One of our customer is planning to roll out new BI functionality to 2000 additional users. They were concerned whether their current BI infrastructure can support this kind of load. So they asked us to perform stress testing using BI Validator with the following two key objectives:

  1. Can their BI system reasonably support a concurrent user load of 200, 400, 600?
  2. What is the number of concurrent users where the performance of their BI System starts going downhill (breaking point)?

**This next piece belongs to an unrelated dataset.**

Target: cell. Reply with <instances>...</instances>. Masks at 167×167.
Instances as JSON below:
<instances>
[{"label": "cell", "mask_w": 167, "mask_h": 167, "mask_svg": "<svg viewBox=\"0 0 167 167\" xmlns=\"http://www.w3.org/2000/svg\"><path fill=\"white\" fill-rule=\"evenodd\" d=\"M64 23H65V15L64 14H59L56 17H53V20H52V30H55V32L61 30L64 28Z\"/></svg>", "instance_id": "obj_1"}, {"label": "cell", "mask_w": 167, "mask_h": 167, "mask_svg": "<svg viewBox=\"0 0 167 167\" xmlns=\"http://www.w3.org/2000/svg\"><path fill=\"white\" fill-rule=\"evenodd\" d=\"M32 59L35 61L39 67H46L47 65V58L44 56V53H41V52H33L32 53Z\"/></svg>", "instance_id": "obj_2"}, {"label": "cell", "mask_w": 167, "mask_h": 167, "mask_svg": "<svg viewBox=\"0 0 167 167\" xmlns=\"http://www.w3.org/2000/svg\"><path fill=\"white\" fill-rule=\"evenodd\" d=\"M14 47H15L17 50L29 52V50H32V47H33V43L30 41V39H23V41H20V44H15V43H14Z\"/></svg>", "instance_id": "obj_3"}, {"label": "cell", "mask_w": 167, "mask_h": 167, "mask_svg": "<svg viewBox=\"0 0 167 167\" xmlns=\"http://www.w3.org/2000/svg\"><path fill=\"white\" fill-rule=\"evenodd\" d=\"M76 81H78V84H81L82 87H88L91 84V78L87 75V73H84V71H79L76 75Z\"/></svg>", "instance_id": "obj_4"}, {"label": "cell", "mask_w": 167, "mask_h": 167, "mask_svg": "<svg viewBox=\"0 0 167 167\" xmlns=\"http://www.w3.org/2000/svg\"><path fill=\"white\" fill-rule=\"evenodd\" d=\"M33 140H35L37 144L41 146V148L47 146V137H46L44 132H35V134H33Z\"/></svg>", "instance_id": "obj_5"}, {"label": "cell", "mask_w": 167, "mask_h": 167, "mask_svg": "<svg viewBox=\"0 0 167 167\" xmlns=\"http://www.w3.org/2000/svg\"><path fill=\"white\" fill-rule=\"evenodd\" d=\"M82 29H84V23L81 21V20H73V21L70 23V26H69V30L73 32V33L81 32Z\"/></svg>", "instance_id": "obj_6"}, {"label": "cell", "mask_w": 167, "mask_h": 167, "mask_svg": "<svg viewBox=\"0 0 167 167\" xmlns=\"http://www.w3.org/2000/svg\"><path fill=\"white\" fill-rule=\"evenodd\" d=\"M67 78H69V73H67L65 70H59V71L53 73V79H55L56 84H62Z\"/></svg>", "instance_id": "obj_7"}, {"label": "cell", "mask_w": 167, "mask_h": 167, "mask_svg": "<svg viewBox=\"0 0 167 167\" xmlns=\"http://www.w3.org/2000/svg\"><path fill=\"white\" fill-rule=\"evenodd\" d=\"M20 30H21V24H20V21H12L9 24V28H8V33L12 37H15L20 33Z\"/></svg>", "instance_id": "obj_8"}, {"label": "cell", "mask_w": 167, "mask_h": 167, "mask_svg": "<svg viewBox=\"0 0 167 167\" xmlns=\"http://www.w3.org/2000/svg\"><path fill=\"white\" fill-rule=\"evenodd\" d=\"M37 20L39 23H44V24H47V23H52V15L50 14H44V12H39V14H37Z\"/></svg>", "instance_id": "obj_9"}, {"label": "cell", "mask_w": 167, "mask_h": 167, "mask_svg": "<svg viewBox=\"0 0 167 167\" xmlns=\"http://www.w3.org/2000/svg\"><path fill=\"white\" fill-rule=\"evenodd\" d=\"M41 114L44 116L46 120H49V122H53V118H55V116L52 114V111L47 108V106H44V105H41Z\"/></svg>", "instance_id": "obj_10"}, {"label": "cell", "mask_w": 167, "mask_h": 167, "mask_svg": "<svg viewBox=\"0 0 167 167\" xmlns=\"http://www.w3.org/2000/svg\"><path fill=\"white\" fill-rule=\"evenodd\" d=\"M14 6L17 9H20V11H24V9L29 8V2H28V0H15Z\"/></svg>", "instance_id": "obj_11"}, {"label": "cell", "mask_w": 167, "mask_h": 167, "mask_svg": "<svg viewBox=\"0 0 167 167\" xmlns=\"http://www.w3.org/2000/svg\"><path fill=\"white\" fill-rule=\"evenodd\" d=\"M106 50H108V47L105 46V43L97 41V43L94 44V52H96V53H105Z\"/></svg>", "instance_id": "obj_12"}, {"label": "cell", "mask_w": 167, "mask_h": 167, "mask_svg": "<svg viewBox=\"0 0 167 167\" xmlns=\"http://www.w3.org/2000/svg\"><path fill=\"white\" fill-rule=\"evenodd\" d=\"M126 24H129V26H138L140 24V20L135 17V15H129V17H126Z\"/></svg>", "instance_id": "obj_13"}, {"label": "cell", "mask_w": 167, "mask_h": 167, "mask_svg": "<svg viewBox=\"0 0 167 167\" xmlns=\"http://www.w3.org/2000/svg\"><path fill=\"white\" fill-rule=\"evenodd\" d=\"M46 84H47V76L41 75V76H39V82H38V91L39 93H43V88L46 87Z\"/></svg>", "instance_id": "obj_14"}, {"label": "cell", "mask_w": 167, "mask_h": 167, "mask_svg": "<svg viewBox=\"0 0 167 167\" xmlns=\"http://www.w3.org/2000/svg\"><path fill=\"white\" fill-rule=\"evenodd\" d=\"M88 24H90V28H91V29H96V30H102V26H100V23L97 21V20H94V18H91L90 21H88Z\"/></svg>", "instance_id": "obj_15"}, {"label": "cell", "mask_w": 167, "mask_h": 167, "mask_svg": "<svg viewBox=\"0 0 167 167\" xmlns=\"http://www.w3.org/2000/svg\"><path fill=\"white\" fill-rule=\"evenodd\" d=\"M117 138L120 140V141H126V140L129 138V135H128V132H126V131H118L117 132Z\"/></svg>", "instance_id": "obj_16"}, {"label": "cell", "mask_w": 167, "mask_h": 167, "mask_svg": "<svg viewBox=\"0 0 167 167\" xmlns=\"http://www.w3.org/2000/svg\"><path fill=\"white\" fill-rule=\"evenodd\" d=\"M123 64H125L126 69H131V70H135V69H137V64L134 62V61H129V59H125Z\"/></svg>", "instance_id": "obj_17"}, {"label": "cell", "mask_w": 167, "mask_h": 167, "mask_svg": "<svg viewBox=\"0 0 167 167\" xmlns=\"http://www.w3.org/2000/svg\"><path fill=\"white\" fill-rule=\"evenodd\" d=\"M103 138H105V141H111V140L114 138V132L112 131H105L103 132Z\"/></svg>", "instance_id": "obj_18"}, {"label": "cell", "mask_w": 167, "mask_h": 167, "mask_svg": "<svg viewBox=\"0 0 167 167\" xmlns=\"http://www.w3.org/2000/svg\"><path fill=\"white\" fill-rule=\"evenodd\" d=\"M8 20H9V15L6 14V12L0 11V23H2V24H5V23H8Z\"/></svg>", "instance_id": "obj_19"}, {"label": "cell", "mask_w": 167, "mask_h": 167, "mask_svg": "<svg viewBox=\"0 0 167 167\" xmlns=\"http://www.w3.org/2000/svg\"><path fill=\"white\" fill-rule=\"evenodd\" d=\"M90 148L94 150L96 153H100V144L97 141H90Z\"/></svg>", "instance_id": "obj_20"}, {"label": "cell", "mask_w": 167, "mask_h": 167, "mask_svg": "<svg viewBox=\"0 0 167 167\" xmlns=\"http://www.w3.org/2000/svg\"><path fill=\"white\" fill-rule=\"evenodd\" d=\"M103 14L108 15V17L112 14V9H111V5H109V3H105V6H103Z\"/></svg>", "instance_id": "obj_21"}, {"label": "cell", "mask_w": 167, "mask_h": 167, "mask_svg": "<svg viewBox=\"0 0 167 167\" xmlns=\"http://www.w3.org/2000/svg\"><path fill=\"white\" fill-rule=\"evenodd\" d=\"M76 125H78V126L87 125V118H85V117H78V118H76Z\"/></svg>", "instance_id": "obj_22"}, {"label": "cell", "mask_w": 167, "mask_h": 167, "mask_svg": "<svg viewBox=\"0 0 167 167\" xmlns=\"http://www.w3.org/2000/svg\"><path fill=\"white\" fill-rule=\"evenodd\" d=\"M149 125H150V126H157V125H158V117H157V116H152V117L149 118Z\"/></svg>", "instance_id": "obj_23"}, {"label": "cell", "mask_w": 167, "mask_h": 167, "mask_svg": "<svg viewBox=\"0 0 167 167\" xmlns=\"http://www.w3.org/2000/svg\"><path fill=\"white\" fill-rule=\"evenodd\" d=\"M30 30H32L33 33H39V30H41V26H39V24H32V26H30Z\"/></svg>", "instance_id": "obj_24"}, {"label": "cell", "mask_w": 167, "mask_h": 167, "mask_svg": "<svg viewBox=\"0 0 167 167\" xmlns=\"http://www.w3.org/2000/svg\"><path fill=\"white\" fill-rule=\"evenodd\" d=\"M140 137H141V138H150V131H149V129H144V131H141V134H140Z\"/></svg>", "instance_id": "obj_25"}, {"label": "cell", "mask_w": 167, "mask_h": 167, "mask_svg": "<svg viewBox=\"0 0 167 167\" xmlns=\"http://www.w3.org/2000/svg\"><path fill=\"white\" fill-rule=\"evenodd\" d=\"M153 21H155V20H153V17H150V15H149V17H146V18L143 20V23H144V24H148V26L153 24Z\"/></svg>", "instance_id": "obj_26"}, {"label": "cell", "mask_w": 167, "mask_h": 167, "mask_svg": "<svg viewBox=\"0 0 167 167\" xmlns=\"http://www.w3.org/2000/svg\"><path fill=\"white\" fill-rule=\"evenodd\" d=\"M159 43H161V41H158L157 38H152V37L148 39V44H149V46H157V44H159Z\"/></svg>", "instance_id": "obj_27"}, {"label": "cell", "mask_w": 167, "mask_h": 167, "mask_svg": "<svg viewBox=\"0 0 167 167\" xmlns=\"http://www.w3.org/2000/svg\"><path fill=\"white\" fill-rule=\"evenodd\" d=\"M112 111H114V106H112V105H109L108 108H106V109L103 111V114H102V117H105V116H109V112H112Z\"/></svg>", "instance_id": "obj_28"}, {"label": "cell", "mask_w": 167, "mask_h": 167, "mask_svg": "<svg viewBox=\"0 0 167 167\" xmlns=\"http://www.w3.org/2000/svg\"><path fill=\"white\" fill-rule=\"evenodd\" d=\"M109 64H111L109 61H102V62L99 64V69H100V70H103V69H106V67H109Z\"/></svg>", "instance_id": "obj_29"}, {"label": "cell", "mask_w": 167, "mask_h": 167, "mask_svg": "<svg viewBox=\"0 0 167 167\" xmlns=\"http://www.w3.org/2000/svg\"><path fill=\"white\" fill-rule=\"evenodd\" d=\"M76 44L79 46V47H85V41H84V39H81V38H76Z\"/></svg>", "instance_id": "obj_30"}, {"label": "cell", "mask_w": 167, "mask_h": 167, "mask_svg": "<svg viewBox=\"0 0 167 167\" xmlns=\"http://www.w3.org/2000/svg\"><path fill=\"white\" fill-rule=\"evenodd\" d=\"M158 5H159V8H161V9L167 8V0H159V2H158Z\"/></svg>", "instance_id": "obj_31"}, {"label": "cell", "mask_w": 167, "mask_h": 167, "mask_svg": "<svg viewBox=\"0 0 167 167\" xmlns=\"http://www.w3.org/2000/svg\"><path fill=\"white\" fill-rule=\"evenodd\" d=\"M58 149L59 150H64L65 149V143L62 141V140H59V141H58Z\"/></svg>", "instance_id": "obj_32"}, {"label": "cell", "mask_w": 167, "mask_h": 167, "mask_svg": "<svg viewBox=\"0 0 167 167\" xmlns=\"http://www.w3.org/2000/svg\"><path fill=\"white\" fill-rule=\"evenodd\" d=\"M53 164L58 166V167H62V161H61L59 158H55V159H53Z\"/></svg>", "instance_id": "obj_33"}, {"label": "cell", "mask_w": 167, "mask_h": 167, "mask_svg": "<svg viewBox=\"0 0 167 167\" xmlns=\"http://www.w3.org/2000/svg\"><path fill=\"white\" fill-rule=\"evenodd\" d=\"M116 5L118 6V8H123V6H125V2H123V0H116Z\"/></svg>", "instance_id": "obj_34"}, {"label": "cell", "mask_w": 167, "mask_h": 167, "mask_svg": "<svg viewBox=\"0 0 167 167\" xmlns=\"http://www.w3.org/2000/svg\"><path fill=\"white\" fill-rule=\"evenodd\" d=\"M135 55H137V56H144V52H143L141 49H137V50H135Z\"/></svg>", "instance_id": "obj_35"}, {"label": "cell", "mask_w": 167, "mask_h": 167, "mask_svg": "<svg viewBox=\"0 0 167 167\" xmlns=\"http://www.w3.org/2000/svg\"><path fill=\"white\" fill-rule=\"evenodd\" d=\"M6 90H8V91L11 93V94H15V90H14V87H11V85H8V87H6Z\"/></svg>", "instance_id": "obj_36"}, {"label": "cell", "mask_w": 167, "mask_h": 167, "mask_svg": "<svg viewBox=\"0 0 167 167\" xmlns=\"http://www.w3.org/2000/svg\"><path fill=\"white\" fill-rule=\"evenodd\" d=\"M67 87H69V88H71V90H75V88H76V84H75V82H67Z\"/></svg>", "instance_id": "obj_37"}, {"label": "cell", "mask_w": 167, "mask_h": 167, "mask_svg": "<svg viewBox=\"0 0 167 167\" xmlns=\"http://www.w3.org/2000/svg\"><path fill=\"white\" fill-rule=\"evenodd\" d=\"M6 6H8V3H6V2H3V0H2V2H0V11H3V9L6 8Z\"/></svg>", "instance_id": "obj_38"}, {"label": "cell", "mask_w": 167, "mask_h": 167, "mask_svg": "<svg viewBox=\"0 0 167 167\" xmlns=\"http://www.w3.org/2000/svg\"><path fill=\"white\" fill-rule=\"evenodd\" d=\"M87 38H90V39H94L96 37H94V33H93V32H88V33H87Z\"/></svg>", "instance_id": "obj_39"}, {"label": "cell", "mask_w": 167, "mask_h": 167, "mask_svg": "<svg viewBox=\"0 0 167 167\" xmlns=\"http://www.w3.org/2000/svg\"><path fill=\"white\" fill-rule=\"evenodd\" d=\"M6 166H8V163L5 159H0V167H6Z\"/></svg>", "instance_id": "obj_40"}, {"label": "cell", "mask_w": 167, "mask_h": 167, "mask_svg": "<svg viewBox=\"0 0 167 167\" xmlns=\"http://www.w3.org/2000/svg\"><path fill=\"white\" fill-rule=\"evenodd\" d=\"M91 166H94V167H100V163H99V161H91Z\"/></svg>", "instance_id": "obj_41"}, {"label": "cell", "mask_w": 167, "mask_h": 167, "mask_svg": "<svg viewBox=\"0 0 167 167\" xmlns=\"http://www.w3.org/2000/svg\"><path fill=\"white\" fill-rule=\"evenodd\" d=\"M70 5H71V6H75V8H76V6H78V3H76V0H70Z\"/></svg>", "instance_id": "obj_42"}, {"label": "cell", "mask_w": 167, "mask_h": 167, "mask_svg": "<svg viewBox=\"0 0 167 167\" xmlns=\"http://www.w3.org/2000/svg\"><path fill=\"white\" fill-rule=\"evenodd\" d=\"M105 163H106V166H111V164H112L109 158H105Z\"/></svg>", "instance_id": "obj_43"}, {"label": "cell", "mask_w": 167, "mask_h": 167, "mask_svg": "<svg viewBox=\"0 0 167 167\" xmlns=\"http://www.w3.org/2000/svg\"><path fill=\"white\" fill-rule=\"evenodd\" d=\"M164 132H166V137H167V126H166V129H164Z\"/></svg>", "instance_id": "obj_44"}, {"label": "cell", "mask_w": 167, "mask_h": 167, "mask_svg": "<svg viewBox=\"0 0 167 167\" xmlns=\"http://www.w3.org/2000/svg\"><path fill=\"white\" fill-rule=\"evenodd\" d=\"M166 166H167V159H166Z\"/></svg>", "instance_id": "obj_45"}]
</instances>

We installed BI Validator in their Virtual Machine (VM) and started off trying to simulate the stress tests but soon we found out that BI Validator was not reaching the expected concurrency limits. Upon further analysis, we found that there were two issues that were stopping BI Validator from simulating the expected concurrency:

  • Windows 7 Operating System was not allocating more than 25% CPU processing power to the BI Validator instance.
  • The processor of the virtual machine was dual core AMD and not quad core Intel with hyper threading.

As a result, the number of concurrent users (threads) were not ramping up fast enough to simulate the load.

The solution was to use multiple VMs to simulate the load and have multiple instances of BI Validator running in each of the VMs. Specifically, five instances of BI Validator were started concurrently in each of two VMs (total 10 instances of BI Validator). Each instance of BI Validator simulated a load of 100 concurrent users. As a result, the CPU usage in each of the VM hit 100% and the spike in the concurrent users applied a real load on the BI System. We immediately observed heavy BI and database activity with active sessions in both instances of the BI Server.

The screenshot above shows multiple instances of BI Validator running in the same machine while consuming more than 25 % CPU usage.

This exercise helped the customer understand bottle necks in their BI system. They were able to determine that :

  • Their Presentation Server and BI Server are capable of handling the concurrent user load.
  • Their database instance showed bottlenecks in database memory and caching size as user load started increasing beyond 300 concurrent users.